DOCUMENT SEGMENT
****************

# Need help making a website logo



## Svyatoslav70 (Apr 30, 2013)

Hello, I have finally decided to make a website portfolio for my decorative painting, nothing special, just to make it easier for people to see photos and work we do. I decided to use joomla for my site, have tried wordpress, it isnt so good for gallery portals. I am not a graphic designer, could anyone help me make a great logo related to my site I have no idea whats the title should be either, my company name or website name itself. Thanks!


----------



## PatsPainting (Mar 4, 2010)

Might be kinda hard for people here with out really know much about your company and stuff.

Here are a few nice ones that the paint talk members have created. Maybe you can get an idea from one of them.

Pat


----------



## Hines Painting (Jun 22, 2013)

If you have a business card just scan your business card and use it for your logo/header. It will have all the needed contact info as well.


----------



## Workaholic (Apr 17, 2007)

I swear Neps has calf implants.


----------



## fauxlynn (Apr 28, 2011)

Svyatoslav70 said:


> Hello, I have finally decided to make a website portfolio for my decorative painting, nothing special, just to make it easier for people to see photos and work we do. I decided to use joomla for my site, have tried wordpress, it isnt so good for gallery portals. I am not a graphic designer, could anyone help me make a great logo related to my site I have no idea whats the title should be either, my company name or website name itself. Thanks!


The best thing to do is crack open your wallet and pay a professional to do this.It will be money well spent.


----------



## seomichael (Sep 23, 2013)

There is a free piece of software that acts like Photoshop called paint.net that you can play around with some ideas but it does have a bit of a learning curve. 

As an earlier poster said it is money well spent paying someone to do this work for you. Most professionals will cost at least $100 but they will do professional work. 

If you have an idea of what you are looking for and don't want to spend a lot of cash in would suggest looking on fiverr.com. The whole idea of the site is to offer services starting at 5 bucks. I have has some very good work from this site but bit is best to have an idea of what you want. Very few will do changes off completed work but is usually only another fiver.


----------



## Repaint Florida (May 31, 2012)

****************

Entries on spatial positioning
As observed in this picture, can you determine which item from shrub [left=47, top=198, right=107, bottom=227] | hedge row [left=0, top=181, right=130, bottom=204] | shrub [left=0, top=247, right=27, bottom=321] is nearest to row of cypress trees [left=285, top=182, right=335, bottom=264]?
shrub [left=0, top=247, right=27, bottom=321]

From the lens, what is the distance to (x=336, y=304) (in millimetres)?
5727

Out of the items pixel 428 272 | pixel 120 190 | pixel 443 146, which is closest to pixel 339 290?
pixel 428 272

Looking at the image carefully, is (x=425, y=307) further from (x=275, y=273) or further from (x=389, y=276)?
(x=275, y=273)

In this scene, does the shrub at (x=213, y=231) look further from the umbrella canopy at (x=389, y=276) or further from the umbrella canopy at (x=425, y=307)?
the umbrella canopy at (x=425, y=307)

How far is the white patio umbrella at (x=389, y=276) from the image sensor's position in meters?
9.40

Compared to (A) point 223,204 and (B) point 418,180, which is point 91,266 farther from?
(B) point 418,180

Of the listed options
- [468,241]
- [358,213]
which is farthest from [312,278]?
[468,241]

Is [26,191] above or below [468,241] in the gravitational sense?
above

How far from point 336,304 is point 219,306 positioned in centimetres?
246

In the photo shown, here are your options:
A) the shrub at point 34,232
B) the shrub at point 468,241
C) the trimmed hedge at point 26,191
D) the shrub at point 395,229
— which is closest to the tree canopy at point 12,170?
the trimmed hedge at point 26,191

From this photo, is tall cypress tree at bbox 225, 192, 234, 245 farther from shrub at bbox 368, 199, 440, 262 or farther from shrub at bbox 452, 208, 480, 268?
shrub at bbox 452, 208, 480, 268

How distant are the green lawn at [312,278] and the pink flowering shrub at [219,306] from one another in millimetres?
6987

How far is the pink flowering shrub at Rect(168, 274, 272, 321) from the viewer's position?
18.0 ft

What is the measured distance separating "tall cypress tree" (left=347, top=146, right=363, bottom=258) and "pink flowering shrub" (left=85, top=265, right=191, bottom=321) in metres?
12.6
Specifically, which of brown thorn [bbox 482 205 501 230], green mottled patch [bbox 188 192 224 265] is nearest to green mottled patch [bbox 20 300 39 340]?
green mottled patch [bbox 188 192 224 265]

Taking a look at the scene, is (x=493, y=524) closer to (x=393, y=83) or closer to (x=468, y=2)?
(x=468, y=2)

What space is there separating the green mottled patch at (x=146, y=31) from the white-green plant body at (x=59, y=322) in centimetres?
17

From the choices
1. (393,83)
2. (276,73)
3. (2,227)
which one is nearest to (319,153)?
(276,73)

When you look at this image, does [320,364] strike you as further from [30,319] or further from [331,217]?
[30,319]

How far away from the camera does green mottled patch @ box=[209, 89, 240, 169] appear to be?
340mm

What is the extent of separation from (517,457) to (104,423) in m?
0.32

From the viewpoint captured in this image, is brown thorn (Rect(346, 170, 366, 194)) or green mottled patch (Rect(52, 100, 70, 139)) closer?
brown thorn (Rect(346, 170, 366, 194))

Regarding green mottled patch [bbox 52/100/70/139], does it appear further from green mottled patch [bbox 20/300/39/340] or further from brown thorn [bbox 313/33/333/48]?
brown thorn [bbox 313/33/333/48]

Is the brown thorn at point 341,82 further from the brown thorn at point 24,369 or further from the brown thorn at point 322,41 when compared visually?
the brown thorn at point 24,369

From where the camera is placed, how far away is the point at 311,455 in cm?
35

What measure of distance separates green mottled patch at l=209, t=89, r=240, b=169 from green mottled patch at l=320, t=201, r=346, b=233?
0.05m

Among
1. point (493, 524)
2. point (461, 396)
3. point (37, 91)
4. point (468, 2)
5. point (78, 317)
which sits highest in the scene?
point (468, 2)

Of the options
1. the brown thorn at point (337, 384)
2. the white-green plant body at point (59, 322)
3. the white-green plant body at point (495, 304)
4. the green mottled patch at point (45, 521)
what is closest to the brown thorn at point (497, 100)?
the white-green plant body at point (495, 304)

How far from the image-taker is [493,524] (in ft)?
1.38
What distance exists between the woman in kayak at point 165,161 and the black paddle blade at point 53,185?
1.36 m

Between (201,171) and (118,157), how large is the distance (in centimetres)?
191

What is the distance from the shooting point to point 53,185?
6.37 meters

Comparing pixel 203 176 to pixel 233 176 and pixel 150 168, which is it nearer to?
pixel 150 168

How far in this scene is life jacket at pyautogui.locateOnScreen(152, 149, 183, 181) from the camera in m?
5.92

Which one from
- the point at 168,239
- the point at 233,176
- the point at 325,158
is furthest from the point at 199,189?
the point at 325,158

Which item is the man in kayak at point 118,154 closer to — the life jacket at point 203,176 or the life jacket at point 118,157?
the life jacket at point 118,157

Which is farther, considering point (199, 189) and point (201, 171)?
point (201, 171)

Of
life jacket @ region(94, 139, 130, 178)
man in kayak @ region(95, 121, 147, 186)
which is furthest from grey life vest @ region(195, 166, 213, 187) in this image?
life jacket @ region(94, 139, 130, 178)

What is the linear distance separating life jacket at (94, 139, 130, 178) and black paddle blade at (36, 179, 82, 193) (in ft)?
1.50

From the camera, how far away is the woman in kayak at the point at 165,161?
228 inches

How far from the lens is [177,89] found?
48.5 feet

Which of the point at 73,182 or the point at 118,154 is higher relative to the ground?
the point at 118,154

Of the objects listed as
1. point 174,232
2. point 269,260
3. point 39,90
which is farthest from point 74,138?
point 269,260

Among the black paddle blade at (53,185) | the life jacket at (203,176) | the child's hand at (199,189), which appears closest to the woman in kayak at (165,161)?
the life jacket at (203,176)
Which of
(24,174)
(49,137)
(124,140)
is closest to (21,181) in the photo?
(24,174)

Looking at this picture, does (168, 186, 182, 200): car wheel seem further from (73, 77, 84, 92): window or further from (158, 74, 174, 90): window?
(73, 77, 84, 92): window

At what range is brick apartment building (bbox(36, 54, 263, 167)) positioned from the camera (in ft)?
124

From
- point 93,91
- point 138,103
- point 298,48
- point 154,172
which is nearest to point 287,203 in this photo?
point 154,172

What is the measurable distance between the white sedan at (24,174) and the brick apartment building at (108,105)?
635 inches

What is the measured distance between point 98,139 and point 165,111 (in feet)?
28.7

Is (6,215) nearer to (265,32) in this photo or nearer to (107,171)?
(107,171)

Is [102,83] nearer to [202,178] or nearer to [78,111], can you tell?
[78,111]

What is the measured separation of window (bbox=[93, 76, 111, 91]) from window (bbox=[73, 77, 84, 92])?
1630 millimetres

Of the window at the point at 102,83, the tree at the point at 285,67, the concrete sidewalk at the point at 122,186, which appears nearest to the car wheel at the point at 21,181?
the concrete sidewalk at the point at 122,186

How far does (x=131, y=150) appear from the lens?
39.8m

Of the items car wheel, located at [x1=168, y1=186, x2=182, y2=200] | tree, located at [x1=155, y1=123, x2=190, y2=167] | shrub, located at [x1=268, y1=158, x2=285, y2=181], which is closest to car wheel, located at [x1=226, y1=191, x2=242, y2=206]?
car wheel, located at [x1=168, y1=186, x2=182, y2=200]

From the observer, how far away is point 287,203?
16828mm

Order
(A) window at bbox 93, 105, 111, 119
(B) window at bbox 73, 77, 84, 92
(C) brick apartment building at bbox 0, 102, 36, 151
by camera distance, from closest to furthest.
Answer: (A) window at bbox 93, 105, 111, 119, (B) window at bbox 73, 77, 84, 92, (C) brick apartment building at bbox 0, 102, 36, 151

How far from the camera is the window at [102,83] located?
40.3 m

****************

WHAT THE TASK REQUIRES
Please continue the forum thread about getting a website logo made, starting right after its final post header.

RESULT OF THE EXERCISE
http://www.laughingbirdsoftware.com/products/the-logo-creator/ :thumbsup:


----------



## Svyatoslav70 (Apr 30, 2013)

I would be willing to pay if I knew where I could hire someone professional. I am currently in the process of having someone designing business card for me, nope wouldn't be a good idea having that as my logo. http://NWDecorativePainting.com/ is my website that I have opened up for couple of days since its under construction, on the top is the field for the logo. I'm not sure how I should do it, having my website name there or a company name which is "Italian Design" since lots of the decorative paintings I do are European


----------



## Svyatoslav70 (Apr 30, 2013)

Repaint Florida said:


> http://www.laughingbirdsoftware.com/products/the-logo-creator/ :thumbsup:


got to try that maybe it really worth a buck


----------



## Danahy (Dec 11, 2008)

An inexpensive option is to use your name as your logo buy playing around in MS office. Then use where your name would go as ur tag line. Mine is "signature painting by referral" I picked a simple colour scheme to be able to use different backgrounds. Such as on my red truck. Or convert the white lettering to red when I use it on paper. The back of my business cards are white background non gloss with the red version of my logo and a tag that says "referred by:____________"
(Yes I advertise that I don't advertise)
I just knew that the last thing I wanted to do was pick a logo that everyone else already has like a roller a brush a can a painter.


----------



## PressurePros (May 6, 2007)

Many guys including myself have used Keith at http://www.kbkdesign.com/Logos_page.html

Not expensive and is a real graphic designer. He does have a certain look to his work that may or may not be your style but he is worth checking out.


----------



## everythinginteriorVT (Oct 6, 2013)

Syv, i would use your company name on the website, not the web address. You want people to know your company name. If they got to your site they can see the web address. I would put a tag to the name ItalianDesign such as 'Decorative Painting in European Style (or Tradition)' to clarify what you do.


----------



## GrantsPainting (Feb 4, 2013)

Staples made mine. I think it was under a hundred bucks. You can also get one made on freelancer.com.


----------



## LIPainters (Oct 5, 2013)

I've used Feelancer.com for several projects. Sometimes really good sometimes not so good. Always a LOT cheaper than finding a local though.


----------



## Midas (May 9, 2013)

99designs.com .. Not a extremely low budget alternative, but well worth the money. You get a number of designers fighting for your business.


----------



## Svyatoslav70 (Apr 30, 2013)

everythinginteriorVT said:


> Syv, i would use your company name on the website, not the web address. You want people to know your company name. If they got to your site they can see the web address. I would put a tag to the name ItalianDesign such as 'Decorative Painting in European Style (or Tradition)' to clarify what you do.


That sounds like a great idea! I was thinking that at first it's just if I would have the company title on the top All the other works wouldn't really match since I'm doing regular painting and trim as well. 

But when I would Put Italian Design, what should I have underneath? Like right now I have "Professional Decorative Painting Service" the company title is short and the title underneath is too long


----------



## vera cadet (Nov 9, 2013)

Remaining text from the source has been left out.